▶ [TASK DESCRIPTION]:
Give the data again, word for word.
>> begin
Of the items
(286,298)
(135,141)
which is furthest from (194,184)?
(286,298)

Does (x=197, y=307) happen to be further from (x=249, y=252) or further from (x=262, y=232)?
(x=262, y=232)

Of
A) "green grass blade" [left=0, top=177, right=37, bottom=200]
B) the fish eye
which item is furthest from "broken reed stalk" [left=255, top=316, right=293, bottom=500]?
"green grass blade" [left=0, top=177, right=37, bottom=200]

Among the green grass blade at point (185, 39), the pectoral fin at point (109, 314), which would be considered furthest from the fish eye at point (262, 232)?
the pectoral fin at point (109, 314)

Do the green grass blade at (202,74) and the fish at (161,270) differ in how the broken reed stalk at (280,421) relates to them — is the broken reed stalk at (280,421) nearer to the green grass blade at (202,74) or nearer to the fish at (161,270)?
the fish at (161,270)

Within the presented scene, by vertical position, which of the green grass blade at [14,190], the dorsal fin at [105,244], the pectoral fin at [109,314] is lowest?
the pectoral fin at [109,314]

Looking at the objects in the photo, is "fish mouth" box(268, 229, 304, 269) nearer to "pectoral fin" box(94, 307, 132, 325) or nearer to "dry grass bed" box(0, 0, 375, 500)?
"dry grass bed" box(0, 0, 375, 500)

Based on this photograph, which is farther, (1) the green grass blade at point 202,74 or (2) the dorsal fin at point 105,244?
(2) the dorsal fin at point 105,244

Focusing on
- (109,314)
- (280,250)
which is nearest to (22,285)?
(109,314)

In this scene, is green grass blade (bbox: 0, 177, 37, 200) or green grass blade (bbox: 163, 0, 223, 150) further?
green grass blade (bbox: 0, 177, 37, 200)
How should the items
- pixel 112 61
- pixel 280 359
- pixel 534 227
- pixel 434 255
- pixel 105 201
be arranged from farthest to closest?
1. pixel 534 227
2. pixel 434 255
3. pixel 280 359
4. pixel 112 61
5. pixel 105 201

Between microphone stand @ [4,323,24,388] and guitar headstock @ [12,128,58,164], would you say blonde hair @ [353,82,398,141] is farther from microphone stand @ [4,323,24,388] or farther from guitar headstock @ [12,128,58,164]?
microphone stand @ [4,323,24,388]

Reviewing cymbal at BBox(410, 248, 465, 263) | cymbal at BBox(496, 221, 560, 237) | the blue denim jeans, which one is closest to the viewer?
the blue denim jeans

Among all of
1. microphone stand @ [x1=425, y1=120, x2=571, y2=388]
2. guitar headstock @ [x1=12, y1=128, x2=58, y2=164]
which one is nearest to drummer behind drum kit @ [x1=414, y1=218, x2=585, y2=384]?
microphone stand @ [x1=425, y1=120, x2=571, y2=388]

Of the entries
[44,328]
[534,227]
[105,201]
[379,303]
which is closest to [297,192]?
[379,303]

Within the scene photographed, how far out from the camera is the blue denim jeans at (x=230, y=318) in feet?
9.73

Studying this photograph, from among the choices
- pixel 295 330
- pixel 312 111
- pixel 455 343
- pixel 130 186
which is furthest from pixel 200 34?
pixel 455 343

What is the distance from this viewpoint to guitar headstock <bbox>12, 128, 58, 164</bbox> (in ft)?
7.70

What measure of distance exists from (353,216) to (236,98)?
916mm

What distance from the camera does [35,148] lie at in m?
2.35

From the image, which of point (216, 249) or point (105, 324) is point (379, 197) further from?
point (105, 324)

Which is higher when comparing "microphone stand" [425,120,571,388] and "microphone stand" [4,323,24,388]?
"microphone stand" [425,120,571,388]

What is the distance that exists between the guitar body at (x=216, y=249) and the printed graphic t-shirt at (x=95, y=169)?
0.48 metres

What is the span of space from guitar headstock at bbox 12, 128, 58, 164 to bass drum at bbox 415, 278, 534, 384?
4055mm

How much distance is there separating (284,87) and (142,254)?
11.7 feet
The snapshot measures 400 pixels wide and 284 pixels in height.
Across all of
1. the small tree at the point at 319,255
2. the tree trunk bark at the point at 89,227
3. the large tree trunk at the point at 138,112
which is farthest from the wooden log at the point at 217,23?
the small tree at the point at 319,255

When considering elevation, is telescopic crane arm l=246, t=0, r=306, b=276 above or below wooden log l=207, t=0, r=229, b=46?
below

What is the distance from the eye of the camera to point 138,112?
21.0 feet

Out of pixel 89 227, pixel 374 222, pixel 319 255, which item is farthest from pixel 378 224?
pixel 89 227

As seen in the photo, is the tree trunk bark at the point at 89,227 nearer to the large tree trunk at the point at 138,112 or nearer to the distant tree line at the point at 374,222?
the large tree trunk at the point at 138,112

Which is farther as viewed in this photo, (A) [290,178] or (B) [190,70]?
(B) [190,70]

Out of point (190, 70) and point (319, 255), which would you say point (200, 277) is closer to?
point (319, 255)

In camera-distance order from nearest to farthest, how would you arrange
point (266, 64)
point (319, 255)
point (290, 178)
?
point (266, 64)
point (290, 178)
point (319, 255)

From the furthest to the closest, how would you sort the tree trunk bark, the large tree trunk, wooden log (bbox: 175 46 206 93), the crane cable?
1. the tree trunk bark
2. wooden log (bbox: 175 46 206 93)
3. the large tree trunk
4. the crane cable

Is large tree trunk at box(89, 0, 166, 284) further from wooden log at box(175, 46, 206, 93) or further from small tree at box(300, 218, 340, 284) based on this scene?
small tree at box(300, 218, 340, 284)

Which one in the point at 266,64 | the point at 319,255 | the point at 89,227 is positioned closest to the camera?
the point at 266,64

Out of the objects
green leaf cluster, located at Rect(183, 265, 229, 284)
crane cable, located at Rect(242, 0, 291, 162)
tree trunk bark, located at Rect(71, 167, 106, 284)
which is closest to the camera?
>> end
▶ [WRITTEN REPLY]:
Of the items
(286,298)
(135,141)
which is furthest from (194,184)?
(286,298)

Does (x=197, y=307) happen to be further from (x=249, y=252) or further from (x=262, y=232)?
(x=262, y=232)

Of
A) "green grass blade" [left=0, top=177, right=37, bottom=200]
B) the fish eye
which item is furthest from "broken reed stalk" [left=255, top=316, right=293, bottom=500]?
"green grass blade" [left=0, top=177, right=37, bottom=200]

Among the green grass blade at point (185, 39), the pectoral fin at point (109, 314), which would be considered furthest from the fish eye at point (262, 232)?
the pectoral fin at point (109, 314)

Do the green grass blade at (202,74) and the fish at (161,270) differ in how the broken reed stalk at (280,421) relates to them — is the broken reed stalk at (280,421) nearer to the green grass blade at (202,74) or nearer to the fish at (161,270)?
the fish at (161,270)

Within the presented scene, by vertical position, which of the green grass blade at [14,190], the dorsal fin at [105,244], the pectoral fin at [109,314] is lowest?
the pectoral fin at [109,314]

Looking at the objects in the photo, is "fish mouth" box(268, 229, 304, 269) nearer to "pectoral fin" box(94, 307, 132, 325) or nearer to "dry grass bed" box(0, 0, 375, 500)?
"dry grass bed" box(0, 0, 375, 500)

Based on this photograph, which is farther, (1) the green grass blade at point 202,74 or (2) the dorsal fin at point 105,244?
(2) the dorsal fin at point 105,244

Focusing on
- (109,314)
- (280,250)
which is nearest to (22,285)?
(109,314)

In this scene, is green grass blade (bbox: 0, 177, 37, 200) or green grass blade (bbox: 163, 0, 223, 150) further?
green grass blade (bbox: 0, 177, 37, 200)
How should the items
- pixel 112 61
- pixel 280 359
- pixel 534 227
- pixel 434 255
- pixel 105 201
be arranged from farthest to closest?
1. pixel 534 227
2. pixel 434 255
3. pixel 280 359
4. pixel 112 61
5. pixel 105 201

Between microphone stand @ [4,323,24,388] and guitar headstock @ [12,128,58,164], would you say blonde hair @ [353,82,398,141] is farther from microphone stand @ [4,323,24,388] or farther from guitar headstock @ [12,128,58,164]?
microphone stand @ [4,323,24,388]

Reviewing cymbal at BBox(410, 248, 465, 263) | cymbal at BBox(496, 221, 560, 237) | the blue denim jeans, which one is closest to the viewer?
the blue denim jeans

Among all of
1. microphone stand @ [x1=425, y1=120, x2=571, y2=388]
2. guitar headstock @ [x1=12, y1=128, x2=58, y2=164]
which one is nearest to drummer behind drum kit @ [x1=414, y1=218, x2=585, y2=384]?
microphone stand @ [x1=425, y1=120, x2=571, y2=388]

Of the entries
[44,328]
[534,227]
[105,201]
[379,303]
which is closest to [297,192]?
[379,303]

Within the scene photographed, how far out from the camera is the blue denim jeans at (x=230, y=318) in feet?
9.73

Studying this photograph, from among the choices
- pixel 295 330
- pixel 312 111
- pixel 455 343
- pixel 130 186
which is furthest from pixel 200 34?
pixel 455 343

What is the distance from this viewpoint to guitar headstock <bbox>12, 128, 58, 164</bbox> (in ft)?
7.70

What measure of distance exists from (353,216) to (236,98)?
916mm

What distance from the camera does [35,148] lie at in m?
2.35

From the image, which of point (216, 249) or point (105, 324) is point (379, 197) further from?
point (105, 324)

Which is higher when comparing "microphone stand" [425,120,571,388] and "microphone stand" [4,323,24,388]?
"microphone stand" [425,120,571,388]

What is the distance that exists between the guitar body at (x=216, y=249) and the printed graphic t-shirt at (x=95, y=169)?
0.48 metres

What is the span of space from guitar headstock at bbox 12, 128, 58, 164 to bass drum at bbox 415, 278, 534, 384?
4055mm

How much distance is there separating (284,87) and (142,254)?
11.7 feet
The snapshot measures 400 pixels wide and 284 pixels in height.
Across all of
1. the small tree at the point at 319,255
2. the tree trunk bark at the point at 89,227
3. the large tree trunk at the point at 138,112
which is farthest from the wooden log at the point at 217,23?
the small tree at the point at 319,255

When considering elevation, is telescopic crane arm l=246, t=0, r=306, b=276 above or below wooden log l=207, t=0, r=229, b=46?
below

What is the distance from the eye of the camera to point 138,112?
21.0 feet

Out of pixel 89 227, pixel 374 222, pixel 319 255, which item is farthest from pixel 378 224?
pixel 89 227

As seen in the photo, is the tree trunk bark at the point at 89,227 nearer to the large tree trunk at the point at 138,112 or nearer to the distant tree line at the point at 374,222?
the large tree trunk at the point at 138,112

Which is farther as viewed in this photo, (A) [290,178] or (B) [190,70]?
(B) [190,70]

Out of point (190, 70) and point (319, 255), which would you say point (200, 277) is closer to?
point (319, 255)

In camera-distance order from nearest to farthest, how would you arrange
point (266, 64)
point (319, 255)
point (290, 178)
?
point (266, 64)
point (290, 178)
point (319, 255)

From the furthest to the closest, how would you sort the tree trunk bark, the large tree trunk, wooden log (bbox: 175 46 206 93), the crane cable?
1. the tree trunk bark
2. wooden log (bbox: 175 46 206 93)
3. the large tree trunk
4. the crane cable

Is large tree trunk at box(89, 0, 166, 284) further from wooden log at box(175, 46, 206, 93) or further from small tree at box(300, 218, 340, 284) based on this scene?
small tree at box(300, 218, 340, 284)

Which one in the point at 266,64 | the point at 319,255 | the point at 89,227 is positioned closest to the camera?
the point at 266,64

Out of the objects
green leaf cluster, located at Rect(183, 265, 229, 284)
crane cable, located at Rect(242, 0, 291, 162)
tree trunk bark, located at Rect(71, 167, 106, 284)
which is closest to the camera?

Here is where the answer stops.